[Article]
______________________________

5 min read 👁 1 views
How This Bolder Savings Approach Could Help You Catch Up on Retirement Goals

You planned to clear all your debts by 50, retire at 60, let your investments pay for the next five years, and then collect Canada Pension Plan (CPP) at 65. However, not everything goes as planned. Chaos often comes unannounced, disrupts your well-crafted plan, and sidetracks your goals. When uncertainty strikes, you need a bolder savings approach to get your investments back on track.

Are you falling behind on your retirement goals?

You might be in your early 40s or late 30s, and your Tax-Free Savings Account (TFSA) is barely $20,000. It may look like you are falling behind if your friends and colleagues are ahead in their savings game. But a $20,000 TFSA balance at age 40 is pretty average. Many Canadians often boost their retirement savings when they turn 45.

If you thought about retirement at 35 or 40, you are still ahead in the game. A 20-year investment horizon and some bolder investments in cyclical and high-growth tech stocks can put you back on track.

______________________________

[Set task]
According to the article, what TFSA balance at age 40 is described as pretty average? Rely on the article alone for your answer.

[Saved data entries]
______________________________

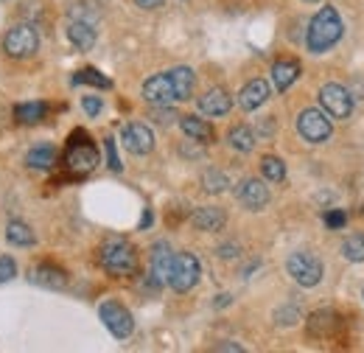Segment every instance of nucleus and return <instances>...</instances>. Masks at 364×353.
I'll return each instance as SVG.
<instances>
[{"instance_id": "f257e3e1", "label": "nucleus", "mask_w": 364, "mask_h": 353, "mask_svg": "<svg viewBox=\"0 0 364 353\" xmlns=\"http://www.w3.org/2000/svg\"><path fill=\"white\" fill-rule=\"evenodd\" d=\"M342 17L333 6H325L314 14V20L309 23V34H306V45L311 53H325L328 48L342 40Z\"/></svg>"}, {"instance_id": "f03ea898", "label": "nucleus", "mask_w": 364, "mask_h": 353, "mask_svg": "<svg viewBox=\"0 0 364 353\" xmlns=\"http://www.w3.org/2000/svg\"><path fill=\"white\" fill-rule=\"evenodd\" d=\"M101 266L109 272V275H132L137 266V253L135 247L124 238H109L101 244Z\"/></svg>"}, {"instance_id": "7ed1b4c3", "label": "nucleus", "mask_w": 364, "mask_h": 353, "mask_svg": "<svg viewBox=\"0 0 364 353\" xmlns=\"http://www.w3.org/2000/svg\"><path fill=\"white\" fill-rule=\"evenodd\" d=\"M65 166L73 172V174H87L98 166V149L87 140L85 132H76L73 140L68 143V152H65Z\"/></svg>"}, {"instance_id": "20e7f679", "label": "nucleus", "mask_w": 364, "mask_h": 353, "mask_svg": "<svg viewBox=\"0 0 364 353\" xmlns=\"http://www.w3.org/2000/svg\"><path fill=\"white\" fill-rule=\"evenodd\" d=\"M286 269L291 275L294 283H300L303 289H311L322 280V261H319L314 253L309 250H300V253H291L289 261H286Z\"/></svg>"}, {"instance_id": "39448f33", "label": "nucleus", "mask_w": 364, "mask_h": 353, "mask_svg": "<svg viewBox=\"0 0 364 353\" xmlns=\"http://www.w3.org/2000/svg\"><path fill=\"white\" fill-rule=\"evenodd\" d=\"M199 275H202V266L196 261V255H191V253H174L171 272H168V286L174 292H191L199 283Z\"/></svg>"}, {"instance_id": "423d86ee", "label": "nucleus", "mask_w": 364, "mask_h": 353, "mask_svg": "<svg viewBox=\"0 0 364 353\" xmlns=\"http://www.w3.org/2000/svg\"><path fill=\"white\" fill-rule=\"evenodd\" d=\"M98 317H101V322L107 325V331H109L115 339H127V337H132V331H135L132 311L127 309V306H121L118 300L101 303V306H98Z\"/></svg>"}, {"instance_id": "0eeeda50", "label": "nucleus", "mask_w": 364, "mask_h": 353, "mask_svg": "<svg viewBox=\"0 0 364 353\" xmlns=\"http://www.w3.org/2000/svg\"><path fill=\"white\" fill-rule=\"evenodd\" d=\"M40 48V34L34 26H14L6 37H3V51L11 59H28L34 56Z\"/></svg>"}, {"instance_id": "6e6552de", "label": "nucleus", "mask_w": 364, "mask_h": 353, "mask_svg": "<svg viewBox=\"0 0 364 353\" xmlns=\"http://www.w3.org/2000/svg\"><path fill=\"white\" fill-rule=\"evenodd\" d=\"M319 104H322V110L331 118H350V112H353V95L342 88V85H336V82L322 85V90H319Z\"/></svg>"}, {"instance_id": "1a4fd4ad", "label": "nucleus", "mask_w": 364, "mask_h": 353, "mask_svg": "<svg viewBox=\"0 0 364 353\" xmlns=\"http://www.w3.org/2000/svg\"><path fill=\"white\" fill-rule=\"evenodd\" d=\"M297 132L303 135V140L309 143H325L333 127H331V118L319 110H303L300 118H297Z\"/></svg>"}, {"instance_id": "9d476101", "label": "nucleus", "mask_w": 364, "mask_h": 353, "mask_svg": "<svg viewBox=\"0 0 364 353\" xmlns=\"http://www.w3.org/2000/svg\"><path fill=\"white\" fill-rule=\"evenodd\" d=\"M235 196H238V202H241L247 211H261V208H267V202H269V188H267L261 179L247 176V179L238 182Z\"/></svg>"}, {"instance_id": "9b49d317", "label": "nucleus", "mask_w": 364, "mask_h": 353, "mask_svg": "<svg viewBox=\"0 0 364 353\" xmlns=\"http://www.w3.org/2000/svg\"><path fill=\"white\" fill-rule=\"evenodd\" d=\"M143 98L154 107H171L177 101V93H174V85L168 79V73H157L151 79H146L143 85Z\"/></svg>"}, {"instance_id": "f8f14e48", "label": "nucleus", "mask_w": 364, "mask_h": 353, "mask_svg": "<svg viewBox=\"0 0 364 353\" xmlns=\"http://www.w3.org/2000/svg\"><path fill=\"white\" fill-rule=\"evenodd\" d=\"M171 261H174V253L166 241H157L151 247V272H149V280L154 289L166 286L168 283V272H171Z\"/></svg>"}, {"instance_id": "ddd939ff", "label": "nucleus", "mask_w": 364, "mask_h": 353, "mask_svg": "<svg viewBox=\"0 0 364 353\" xmlns=\"http://www.w3.org/2000/svg\"><path fill=\"white\" fill-rule=\"evenodd\" d=\"M121 140L132 154H149L154 149V132L146 124H127L121 132Z\"/></svg>"}, {"instance_id": "4468645a", "label": "nucleus", "mask_w": 364, "mask_h": 353, "mask_svg": "<svg viewBox=\"0 0 364 353\" xmlns=\"http://www.w3.org/2000/svg\"><path fill=\"white\" fill-rule=\"evenodd\" d=\"M269 85L264 82V79H252V82H247L241 93H238V107L241 110H247V112H252V110H258L261 104H267V98H269Z\"/></svg>"}, {"instance_id": "2eb2a0df", "label": "nucleus", "mask_w": 364, "mask_h": 353, "mask_svg": "<svg viewBox=\"0 0 364 353\" xmlns=\"http://www.w3.org/2000/svg\"><path fill=\"white\" fill-rule=\"evenodd\" d=\"M31 283L43 286V289H65L68 286V275L53 264H40L31 269Z\"/></svg>"}, {"instance_id": "dca6fc26", "label": "nucleus", "mask_w": 364, "mask_h": 353, "mask_svg": "<svg viewBox=\"0 0 364 353\" xmlns=\"http://www.w3.org/2000/svg\"><path fill=\"white\" fill-rule=\"evenodd\" d=\"M230 107H232V98L228 95L225 88L208 90V93L199 98V110H202L205 115H228Z\"/></svg>"}, {"instance_id": "f3484780", "label": "nucleus", "mask_w": 364, "mask_h": 353, "mask_svg": "<svg viewBox=\"0 0 364 353\" xmlns=\"http://www.w3.org/2000/svg\"><path fill=\"white\" fill-rule=\"evenodd\" d=\"M297 79H300V62L297 59H280L272 65V82L280 93H286Z\"/></svg>"}, {"instance_id": "a211bd4d", "label": "nucleus", "mask_w": 364, "mask_h": 353, "mask_svg": "<svg viewBox=\"0 0 364 353\" xmlns=\"http://www.w3.org/2000/svg\"><path fill=\"white\" fill-rule=\"evenodd\" d=\"M68 40L76 45L79 51H90L95 45V23L87 20H76L70 17V26H68Z\"/></svg>"}, {"instance_id": "6ab92c4d", "label": "nucleus", "mask_w": 364, "mask_h": 353, "mask_svg": "<svg viewBox=\"0 0 364 353\" xmlns=\"http://www.w3.org/2000/svg\"><path fill=\"white\" fill-rule=\"evenodd\" d=\"M180 127L182 132L196 143H213V137H216L213 127L205 118H196V115H180Z\"/></svg>"}, {"instance_id": "aec40b11", "label": "nucleus", "mask_w": 364, "mask_h": 353, "mask_svg": "<svg viewBox=\"0 0 364 353\" xmlns=\"http://www.w3.org/2000/svg\"><path fill=\"white\" fill-rule=\"evenodd\" d=\"M225 221H228V216H225L222 208H199V211L193 214V227H196V230H205V233L222 230Z\"/></svg>"}, {"instance_id": "412c9836", "label": "nucleus", "mask_w": 364, "mask_h": 353, "mask_svg": "<svg viewBox=\"0 0 364 353\" xmlns=\"http://www.w3.org/2000/svg\"><path fill=\"white\" fill-rule=\"evenodd\" d=\"M168 79H171V85H174V93H177V101H185V98H191V93H193V85H196V76H193V70L191 68H174V70H168Z\"/></svg>"}, {"instance_id": "4be33fe9", "label": "nucleus", "mask_w": 364, "mask_h": 353, "mask_svg": "<svg viewBox=\"0 0 364 353\" xmlns=\"http://www.w3.org/2000/svg\"><path fill=\"white\" fill-rule=\"evenodd\" d=\"M26 163H28L31 169L48 172V169H53V163H56V152H53V146H48V143H40V146H34V149L28 152Z\"/></svg>"}, {"instance_id": "5701e85b", "label": "nucleus", "mask_w": 364, "mask_h": 353, "mask_svg": "<svg viewBox=\"0 0 364 353\" xmlns=\"http://www.w3.org/2000/svg\"><path fill=\"white\" fill-rule=\"evenodd\" d=\"M6 241L9 244H17V247H31L34 244V230L26 224V221H9L6 227Z\"/></svg>"}, {"instance_id": "b1692460", "label": "nucleus", "mask_w": 364, "mask_h": 353, "mask_svg": "<svg viewBox=\"0 0 364 353\" xmlns=\"http://www.w3.org/2000/svg\"><path fill=\"white\" fill-rule=\"evenodd\" d=\"M228 140L235 152H244V154L255 149V132H252L250 127H232L228 135Z\"/></svg>"}, {"instance_id": "393cba45", "label": "nucleus", "mask_w": 364, "mask_h": 353, "mask_svg": "<svg viewBox=\"0 0 364 353\" xmlns=\"http://www.w3.org/2000/svg\"><path fill=\"white\" fill-rule=\"evenodd\" d=\"M336 325V314L333 311H317V314H311V320H309V334H314V337H328L331 334V328Z\"/></svg>"}, {"instance_id": "a878e982", "label": "nucleus", "mask_w": 364, "mask_h": 353, "mask_svg": "<svg viewBox=\"0 0 364 353\" xmlns=\"http://www.w3.org/2000/svg\"><path fill=\"white\" fill-rule=\"evenodd\" d=\"M48 107L43 101H31V104H20L17 107V118H20V124H40L43 118H46Z\"/></svg>"}, {"instance_id": "bb28decb", "label": "nucleus", "mask_w": 364, "mask_h": 353, "mask_svg": "<svg viewBox=\"0 0 364 353\" xmlns=\"http://www.w3.org/2000/svg\"><path fill=\"white\" fill-rule=\"evenodd\" d=\"M261 172H264V176H267L269 182H283V179H286V166H283V160L274 157V154H267V157L261 160Z\"/></svg>"}, {"instance_id": "cd10ccee", "label": "nucleus", "mask_w": 364, "mask_h": 353, "mask_svg": "<svg viewBox=\"0 0 364 353\" xmlns=\"http://www.w3.org/2000/svg\"><path fill=\"white\" fill-rule=\"evenodd\" d=\"M342 255L353 264H364V236H348L342 244Z\"/></svg>"}, {"instance_id": "c85d7f7f", "label": "nucleus", "mask_w": 364, "mask_h": 353, "mask_svg": "<svg viewBox=\"0 0 364 353\" xmlns=\"http://www.w3.org/2000/svg\"><path fill=\"white\" fill-rule=\"evenodd\" d=\"M202 185H205V191L208 194H222V191H228V176L222 174L219 169H208L205 176H202Z\"/></svg>"}, {"instance_id": "c756f323", "label": "nucleus", "mask_w": 364, "mask_h": 353, "mask_svg": "<svg viewBox=\"0 0 364 353\" xmlns=\"http://www.w3.org/2000/svg\"><path fill=\"white\" fill-rule=\"evenodd\" d=\"M73 82H76V85H92V88H112V82H109L107 76H101L98 70H92V68L79 70V73L73 76Z\"/></svg>"}, {"instance_id": "7c9ffc66", "label": "nucleus", "mask_w": 364, "mask_h": 353, "mask_svg": "<svg viewBox=\"0 0 364 353\" xmlns=\"http://www.w3.org/2000/svg\"><path fill=\"white\" fill-rule=\"evenodd\" d=\"M151 118L157 121V124H163V127H168V124H174V118H180L174 110H168V107H154V112H151Z\"/></svg>"}, {"instance_id": "2f4dec72", "label": "nucleus", "mask_w": 364, "mask_h": 353, "mask_svg": "<svg viewBox=\"0 0 364 353\" xmlns=\"http://www.w3.org/2000/svg\"><path fill=\"white\" fill-rule=\"evenodd\" d=\"M14 275H17V264H14L9 255H0V283L11 280Z\"/></svg>"}, {"instance_id": "473e14b6", "label": "nucleus", "mask_w": 364, "mask_h": 353, "mask_svg": "<svg viewBox=\"0 0 364 353\" xmlns=\"http://www.w3.org/2000/svg\"><path fill=\"white\" fill-rule=\"evenodd\" d=\"M104 149H107L109 169H112V172H121V160H118V152H115V140H112V137H107V140H104Z\"/></svg>"}, {"instance_id": "72a5a7b5", "label": "nucleus", "mask_w": 364, "mask_h": 353, "mask_svg": "<svg viewBox=\"0 0 364 353\" xmlns=\"http://www.w3.org/2000/svg\"><path fill=\"white\" fill-rule=\"evenodd\" d=\"M345 221H348V216H345L342 211H328V214H325V224H328L331 230H339V227H345Z\"/></svg>"}, {"instance_id": "f704fd0d", "label": "nucleus", "mask_w": 364, "mask_h": 353, "mask_svg": "<svg viewBox=\"0 0 364 353\" xmlns=\"http://www.w3.org/2000/svg\"><path fill=\"white\" fill-rule=\"evenodd\" d=\"M82 107H85V112H87L90 118H95V115L101 112V98H98V95H85Z\"/></svg>"}, {"instance_id": "c9c22d12", "label": "nucleus", "mask_w": 364, "mask_h": 353, "mask_svg": "<svg viewBox=\"0 0 364 353\" xmlns=\"http://www.w3.org/2000/svg\"><path fill=\"white\" fill-rule=\"evenodd\" d=\"M219 255H222V258H232V255H238V247L225 244V247H219Z\"/></svg>"}, {"instance_id": "e433bc0d", "label": "nucleus", "mask_w": 364, "mask_h": 353, "mask_svg": "<svg viewBox=\"0 0 364 353\" xmlns=\"http://www.w3.org/2000/svg\"><path fill=\"white\" fill-rule=\"evenodd\" d=\"M137 6H143V9H157V6H163V0H137Z\"/></svg>"}, {"instance_id": "4c0bfd02", "label": "nucleus", "mask_w": 364, "mask_h": 353, "mask_svg": "<svg viewBox=\"0 0 364 353\" xmlns=\"http://www.w3.org/2000/svg\"><path fill=\"white\" fill-rule=\"evenodd\" d=\"M219 351H241V345H219Z\"/></svg>"}, {"instance_id": "58836bf2", "label": "nucleus", "mask_w": 364, "mask_h": 353, "mask_svg": "<svg viewBox=\"0 0 364 353\" xmlns=\"http://www.w3.org/2000/svg\"><path fill=\"white\" fill-rule=\"evenodd\" d=\"M149 224H151V214H146V216H143V221H140V227H149Z\"/></svg>"}, {"instance_id": "ea45409f", "label": "nucleus", "mask_w": 364, "mask_h": 353, "mask_svg": "<svg viewBox=\"0 0 364 353\" xmlns=\"http://www.w3.org/2000/svg\"><path fill=\"white\" fill-rule=\"evenodd\" d=\"M306 3H317V0H306Z\"/></svg>"}]
</instances>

______________________________

[Answer]
$20,000